Pós-graduado pela Universidade de Harvard e atualmente pesquisador do Centro de Estudos da Democracia, da Queen’s University, em Vancouver, no Canadá, Eaves defende que, do ponto de vista econômico e social, toda a sociedade pode se beneficiar da divulgação das informações públicas, o que para ele nada tem a ver com o vazamento de dados como o capitaneado pelo site WikiLeaks – que vem criando saias justas para boa parte dos governos ocidentais.

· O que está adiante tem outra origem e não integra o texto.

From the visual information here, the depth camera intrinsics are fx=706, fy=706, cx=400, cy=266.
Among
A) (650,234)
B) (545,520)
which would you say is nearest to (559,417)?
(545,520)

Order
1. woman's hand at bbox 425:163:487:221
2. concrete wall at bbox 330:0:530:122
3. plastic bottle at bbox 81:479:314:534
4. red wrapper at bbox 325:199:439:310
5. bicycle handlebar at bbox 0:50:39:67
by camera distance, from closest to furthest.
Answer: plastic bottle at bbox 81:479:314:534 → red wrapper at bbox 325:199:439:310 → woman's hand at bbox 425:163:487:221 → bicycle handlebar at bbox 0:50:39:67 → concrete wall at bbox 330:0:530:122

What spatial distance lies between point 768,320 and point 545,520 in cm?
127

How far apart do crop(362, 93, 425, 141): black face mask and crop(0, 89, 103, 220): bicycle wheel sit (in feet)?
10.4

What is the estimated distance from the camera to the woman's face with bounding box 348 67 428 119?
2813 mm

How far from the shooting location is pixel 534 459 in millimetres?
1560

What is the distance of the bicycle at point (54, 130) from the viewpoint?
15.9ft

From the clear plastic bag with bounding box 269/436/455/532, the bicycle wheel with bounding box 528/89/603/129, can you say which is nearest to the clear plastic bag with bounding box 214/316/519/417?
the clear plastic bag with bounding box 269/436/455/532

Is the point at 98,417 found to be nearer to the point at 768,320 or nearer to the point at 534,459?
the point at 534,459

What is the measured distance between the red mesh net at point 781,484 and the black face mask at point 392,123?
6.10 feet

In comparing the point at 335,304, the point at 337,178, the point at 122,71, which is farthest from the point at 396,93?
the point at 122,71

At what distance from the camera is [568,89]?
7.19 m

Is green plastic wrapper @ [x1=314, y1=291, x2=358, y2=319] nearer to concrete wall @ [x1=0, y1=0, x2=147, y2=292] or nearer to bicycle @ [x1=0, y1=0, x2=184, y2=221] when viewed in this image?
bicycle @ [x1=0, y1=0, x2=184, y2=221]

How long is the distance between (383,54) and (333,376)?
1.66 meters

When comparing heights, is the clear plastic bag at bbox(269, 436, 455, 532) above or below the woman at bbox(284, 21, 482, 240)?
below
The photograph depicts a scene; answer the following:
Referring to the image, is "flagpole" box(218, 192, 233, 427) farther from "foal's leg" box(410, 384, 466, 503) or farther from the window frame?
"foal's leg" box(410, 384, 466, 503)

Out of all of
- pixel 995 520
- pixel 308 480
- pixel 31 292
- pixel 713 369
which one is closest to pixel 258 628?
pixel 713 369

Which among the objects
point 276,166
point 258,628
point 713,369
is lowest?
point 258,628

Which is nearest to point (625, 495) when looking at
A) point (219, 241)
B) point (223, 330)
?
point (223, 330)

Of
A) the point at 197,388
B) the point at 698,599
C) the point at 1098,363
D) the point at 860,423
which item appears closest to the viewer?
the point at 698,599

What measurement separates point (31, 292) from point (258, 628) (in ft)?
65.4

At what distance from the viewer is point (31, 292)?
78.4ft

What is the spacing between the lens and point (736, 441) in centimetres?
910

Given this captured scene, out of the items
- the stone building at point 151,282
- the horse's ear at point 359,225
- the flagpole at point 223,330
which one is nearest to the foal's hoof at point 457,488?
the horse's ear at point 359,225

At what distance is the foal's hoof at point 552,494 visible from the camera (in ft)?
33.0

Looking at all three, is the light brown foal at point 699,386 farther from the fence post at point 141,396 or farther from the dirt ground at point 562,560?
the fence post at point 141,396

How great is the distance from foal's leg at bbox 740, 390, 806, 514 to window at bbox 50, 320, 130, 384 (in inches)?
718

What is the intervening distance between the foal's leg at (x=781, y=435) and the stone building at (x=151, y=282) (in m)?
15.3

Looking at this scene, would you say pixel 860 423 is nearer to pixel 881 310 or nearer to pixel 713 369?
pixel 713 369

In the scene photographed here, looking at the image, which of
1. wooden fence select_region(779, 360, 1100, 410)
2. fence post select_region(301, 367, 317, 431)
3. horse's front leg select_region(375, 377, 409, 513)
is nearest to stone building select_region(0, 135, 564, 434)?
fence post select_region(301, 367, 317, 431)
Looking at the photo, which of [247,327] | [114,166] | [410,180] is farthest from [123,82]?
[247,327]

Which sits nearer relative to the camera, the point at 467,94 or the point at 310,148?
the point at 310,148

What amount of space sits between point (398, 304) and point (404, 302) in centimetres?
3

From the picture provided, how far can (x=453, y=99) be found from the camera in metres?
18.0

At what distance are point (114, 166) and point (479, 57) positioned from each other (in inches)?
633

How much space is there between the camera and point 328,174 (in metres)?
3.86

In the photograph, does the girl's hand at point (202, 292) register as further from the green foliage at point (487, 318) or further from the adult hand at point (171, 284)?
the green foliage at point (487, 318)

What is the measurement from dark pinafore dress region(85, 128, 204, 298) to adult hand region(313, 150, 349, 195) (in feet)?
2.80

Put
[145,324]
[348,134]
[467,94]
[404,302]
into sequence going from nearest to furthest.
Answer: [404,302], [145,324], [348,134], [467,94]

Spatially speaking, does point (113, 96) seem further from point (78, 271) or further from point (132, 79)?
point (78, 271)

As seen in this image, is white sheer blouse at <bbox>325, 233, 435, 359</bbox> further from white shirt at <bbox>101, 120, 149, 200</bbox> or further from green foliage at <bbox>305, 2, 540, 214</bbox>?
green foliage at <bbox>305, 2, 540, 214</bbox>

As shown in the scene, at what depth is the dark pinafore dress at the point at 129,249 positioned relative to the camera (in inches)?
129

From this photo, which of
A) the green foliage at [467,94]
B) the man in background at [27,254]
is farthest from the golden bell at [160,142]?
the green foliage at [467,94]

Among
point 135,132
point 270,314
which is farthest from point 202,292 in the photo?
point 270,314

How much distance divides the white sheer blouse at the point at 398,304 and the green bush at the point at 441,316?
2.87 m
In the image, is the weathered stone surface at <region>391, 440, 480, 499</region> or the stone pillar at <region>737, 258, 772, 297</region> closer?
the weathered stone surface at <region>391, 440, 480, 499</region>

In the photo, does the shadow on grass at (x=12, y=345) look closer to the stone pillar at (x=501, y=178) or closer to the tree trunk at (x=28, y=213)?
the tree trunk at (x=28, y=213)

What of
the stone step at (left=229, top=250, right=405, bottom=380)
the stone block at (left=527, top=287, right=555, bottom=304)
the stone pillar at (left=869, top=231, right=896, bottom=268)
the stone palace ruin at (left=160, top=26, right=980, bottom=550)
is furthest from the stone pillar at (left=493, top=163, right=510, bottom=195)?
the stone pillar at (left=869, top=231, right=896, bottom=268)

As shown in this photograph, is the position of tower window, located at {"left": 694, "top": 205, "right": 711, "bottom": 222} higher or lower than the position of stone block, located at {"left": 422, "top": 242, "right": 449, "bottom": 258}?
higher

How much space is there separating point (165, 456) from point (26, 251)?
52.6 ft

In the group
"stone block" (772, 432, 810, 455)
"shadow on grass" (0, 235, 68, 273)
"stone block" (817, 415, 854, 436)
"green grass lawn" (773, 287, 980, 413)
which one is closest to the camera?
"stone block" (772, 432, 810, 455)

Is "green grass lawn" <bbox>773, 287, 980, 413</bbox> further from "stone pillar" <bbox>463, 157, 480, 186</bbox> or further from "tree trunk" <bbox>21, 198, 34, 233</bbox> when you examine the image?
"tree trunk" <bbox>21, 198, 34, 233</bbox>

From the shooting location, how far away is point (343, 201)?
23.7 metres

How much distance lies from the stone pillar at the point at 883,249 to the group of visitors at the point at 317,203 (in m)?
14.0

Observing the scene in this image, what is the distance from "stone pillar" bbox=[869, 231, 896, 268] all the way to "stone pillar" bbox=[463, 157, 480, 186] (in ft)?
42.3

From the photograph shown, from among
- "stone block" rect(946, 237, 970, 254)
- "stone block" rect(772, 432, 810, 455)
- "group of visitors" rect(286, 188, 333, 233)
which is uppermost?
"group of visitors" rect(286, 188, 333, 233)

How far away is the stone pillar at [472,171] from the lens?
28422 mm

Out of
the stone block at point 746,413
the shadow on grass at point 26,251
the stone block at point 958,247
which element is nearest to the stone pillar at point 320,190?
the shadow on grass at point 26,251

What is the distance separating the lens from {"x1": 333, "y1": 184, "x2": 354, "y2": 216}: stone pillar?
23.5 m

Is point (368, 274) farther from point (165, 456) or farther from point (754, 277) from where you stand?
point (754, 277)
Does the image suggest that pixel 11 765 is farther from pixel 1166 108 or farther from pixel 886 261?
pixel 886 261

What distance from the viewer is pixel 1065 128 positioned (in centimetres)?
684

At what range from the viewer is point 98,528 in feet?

Antes de embarcar para Brasília para participar do Congresso Internacional Software Livre e Governo Eletrônica (Consei), promovido pela Escola de Administração Fazendária (Esaf) para debater os grandes problemas da governança eletrônica e que termina hoje, David conversou com o Correio. Defendeu a ideia de que o ativismo digital pode ‘salvar’ os governos democráticos do que ele chama de retorno das ‘políticas orientadas por ideologias distantes dos dados concretos’.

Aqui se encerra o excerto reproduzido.